Ermittlungen I

Montag, 18. Oktober 2004

 

Heute morgen hing die Schwarze Fahne vor unserer Schule. Wer war jetzt schon wieder gestorben?

Ich brauchte nicht lange, um es herauszufinden. Wie ein Lauffeuer hatte sich das Gerücht verbreitet.

Dreiundvierzig Schüler waren vergiftet worden.

Hörte sich ganz nach einem Fall an für…

MICH!

Fall für mich!

Das Gerücht bestätigte sich bald. Viele Bekannte fehlten, und es drang aus vertrauenswürdigen Quellen so einiges an meine wachsamen Ohren.

Allmählich konnte ich manche Details eruieren.

-Bislang waren erst sieben der Schüler von den Folgen der Vergiftung dahingerafft worden.

-Betroffen waren scheinbar völlig unterschiedliche Schüler aus allen Klassen sämtlicher Jahrgänge.

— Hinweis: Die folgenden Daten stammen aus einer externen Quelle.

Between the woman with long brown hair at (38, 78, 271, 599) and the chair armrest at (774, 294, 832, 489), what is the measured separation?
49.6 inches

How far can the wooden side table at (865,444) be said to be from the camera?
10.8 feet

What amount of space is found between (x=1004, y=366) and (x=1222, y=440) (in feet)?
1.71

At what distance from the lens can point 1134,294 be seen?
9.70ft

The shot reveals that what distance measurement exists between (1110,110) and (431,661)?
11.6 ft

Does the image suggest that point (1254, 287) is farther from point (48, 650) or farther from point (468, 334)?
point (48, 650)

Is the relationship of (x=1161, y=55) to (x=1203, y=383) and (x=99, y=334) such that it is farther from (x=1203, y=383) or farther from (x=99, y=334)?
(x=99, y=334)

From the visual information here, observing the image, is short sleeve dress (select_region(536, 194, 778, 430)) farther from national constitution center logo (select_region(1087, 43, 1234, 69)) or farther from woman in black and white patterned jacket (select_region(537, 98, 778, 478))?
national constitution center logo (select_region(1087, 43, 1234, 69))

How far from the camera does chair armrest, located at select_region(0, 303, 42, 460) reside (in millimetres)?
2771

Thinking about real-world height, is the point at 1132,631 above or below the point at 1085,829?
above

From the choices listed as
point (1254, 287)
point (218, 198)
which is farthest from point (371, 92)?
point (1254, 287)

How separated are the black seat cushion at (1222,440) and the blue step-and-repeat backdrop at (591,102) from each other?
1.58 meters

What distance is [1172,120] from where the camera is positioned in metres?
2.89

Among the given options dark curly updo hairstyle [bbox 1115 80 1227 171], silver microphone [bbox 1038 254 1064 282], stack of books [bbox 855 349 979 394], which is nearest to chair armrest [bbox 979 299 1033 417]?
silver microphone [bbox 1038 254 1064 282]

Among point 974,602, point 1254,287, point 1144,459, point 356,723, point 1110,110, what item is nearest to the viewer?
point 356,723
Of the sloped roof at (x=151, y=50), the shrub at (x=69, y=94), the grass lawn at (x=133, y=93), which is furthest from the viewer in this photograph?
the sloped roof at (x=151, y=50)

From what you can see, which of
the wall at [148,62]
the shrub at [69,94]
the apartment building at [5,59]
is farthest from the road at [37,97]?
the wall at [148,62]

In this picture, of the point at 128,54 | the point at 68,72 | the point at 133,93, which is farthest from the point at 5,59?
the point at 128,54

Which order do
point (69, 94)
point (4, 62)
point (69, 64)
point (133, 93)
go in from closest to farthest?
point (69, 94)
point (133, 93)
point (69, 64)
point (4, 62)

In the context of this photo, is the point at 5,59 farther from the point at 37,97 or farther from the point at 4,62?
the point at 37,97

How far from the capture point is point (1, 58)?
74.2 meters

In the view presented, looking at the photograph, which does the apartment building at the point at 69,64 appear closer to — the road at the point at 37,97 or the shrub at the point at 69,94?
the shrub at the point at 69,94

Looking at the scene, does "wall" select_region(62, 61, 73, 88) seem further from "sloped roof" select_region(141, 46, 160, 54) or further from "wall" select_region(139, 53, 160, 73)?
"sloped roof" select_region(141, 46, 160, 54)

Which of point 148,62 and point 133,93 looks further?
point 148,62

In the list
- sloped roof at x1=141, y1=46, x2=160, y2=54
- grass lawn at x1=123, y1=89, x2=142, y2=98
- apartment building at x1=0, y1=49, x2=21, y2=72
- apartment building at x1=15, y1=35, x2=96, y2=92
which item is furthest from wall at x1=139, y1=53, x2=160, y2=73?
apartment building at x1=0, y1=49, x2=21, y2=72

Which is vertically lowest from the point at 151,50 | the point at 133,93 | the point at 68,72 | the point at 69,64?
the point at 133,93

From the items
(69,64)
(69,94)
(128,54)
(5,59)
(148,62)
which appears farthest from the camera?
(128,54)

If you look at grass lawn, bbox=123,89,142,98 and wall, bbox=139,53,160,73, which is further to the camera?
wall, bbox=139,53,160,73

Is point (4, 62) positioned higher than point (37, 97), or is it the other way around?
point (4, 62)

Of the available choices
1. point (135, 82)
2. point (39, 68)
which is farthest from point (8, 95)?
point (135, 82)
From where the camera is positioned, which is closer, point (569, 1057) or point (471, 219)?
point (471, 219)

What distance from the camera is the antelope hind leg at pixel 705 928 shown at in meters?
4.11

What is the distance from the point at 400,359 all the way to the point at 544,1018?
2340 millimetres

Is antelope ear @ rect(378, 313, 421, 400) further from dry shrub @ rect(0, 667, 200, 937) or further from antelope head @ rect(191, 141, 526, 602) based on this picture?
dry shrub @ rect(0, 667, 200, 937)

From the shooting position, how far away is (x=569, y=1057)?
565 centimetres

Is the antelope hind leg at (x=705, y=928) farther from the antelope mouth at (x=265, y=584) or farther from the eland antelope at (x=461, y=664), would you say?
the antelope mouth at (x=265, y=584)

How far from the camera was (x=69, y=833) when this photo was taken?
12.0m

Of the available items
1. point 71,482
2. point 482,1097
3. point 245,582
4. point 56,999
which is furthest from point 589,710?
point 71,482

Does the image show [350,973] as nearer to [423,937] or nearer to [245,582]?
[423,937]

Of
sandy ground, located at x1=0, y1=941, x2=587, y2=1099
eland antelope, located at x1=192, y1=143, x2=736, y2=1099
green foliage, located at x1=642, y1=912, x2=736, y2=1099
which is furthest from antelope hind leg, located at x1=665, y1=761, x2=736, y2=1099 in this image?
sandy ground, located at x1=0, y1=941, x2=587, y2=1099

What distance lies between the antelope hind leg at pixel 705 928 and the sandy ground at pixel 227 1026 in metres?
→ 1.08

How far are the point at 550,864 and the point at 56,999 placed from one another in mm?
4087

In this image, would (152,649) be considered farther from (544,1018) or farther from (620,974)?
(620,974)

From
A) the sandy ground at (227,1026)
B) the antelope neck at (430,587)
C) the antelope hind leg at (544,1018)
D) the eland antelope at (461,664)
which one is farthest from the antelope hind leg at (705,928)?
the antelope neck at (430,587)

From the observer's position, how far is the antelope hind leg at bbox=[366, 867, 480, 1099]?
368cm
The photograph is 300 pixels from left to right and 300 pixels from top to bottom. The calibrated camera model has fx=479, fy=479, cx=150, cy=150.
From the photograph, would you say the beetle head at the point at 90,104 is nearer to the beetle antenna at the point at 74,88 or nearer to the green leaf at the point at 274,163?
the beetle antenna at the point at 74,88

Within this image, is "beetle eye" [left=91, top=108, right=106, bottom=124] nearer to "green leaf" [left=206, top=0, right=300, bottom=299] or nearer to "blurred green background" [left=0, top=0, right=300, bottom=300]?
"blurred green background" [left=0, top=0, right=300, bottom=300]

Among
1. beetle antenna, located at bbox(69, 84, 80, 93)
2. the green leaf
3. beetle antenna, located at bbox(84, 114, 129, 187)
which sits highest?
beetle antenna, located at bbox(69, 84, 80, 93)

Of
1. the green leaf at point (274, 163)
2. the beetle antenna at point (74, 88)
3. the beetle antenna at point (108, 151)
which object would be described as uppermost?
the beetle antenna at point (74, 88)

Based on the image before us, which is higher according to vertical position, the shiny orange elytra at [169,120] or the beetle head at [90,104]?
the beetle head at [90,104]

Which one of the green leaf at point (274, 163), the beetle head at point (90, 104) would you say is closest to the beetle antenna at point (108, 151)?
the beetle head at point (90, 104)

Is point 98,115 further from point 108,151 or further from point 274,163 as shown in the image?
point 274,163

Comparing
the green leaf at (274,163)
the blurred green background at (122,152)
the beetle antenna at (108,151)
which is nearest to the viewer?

Das machte es schwierig, ein Motiv zu finden.

-Bei dem Giftstoff handelte es sich um Phosphor, wie mir die Schulärztin, die etliche Patienten schon in die Klinik geschickt hatte, bestätigen konnte.

-Es wurden ständig neue Personen infiziert.

Das warf zunächst viele Fragen auf.

Gab es einen Zusammenhang zwischen den Opfern? Wie um alles in der Welt konnte man so viele Leute vergiften, ohne bemerkt zu werden?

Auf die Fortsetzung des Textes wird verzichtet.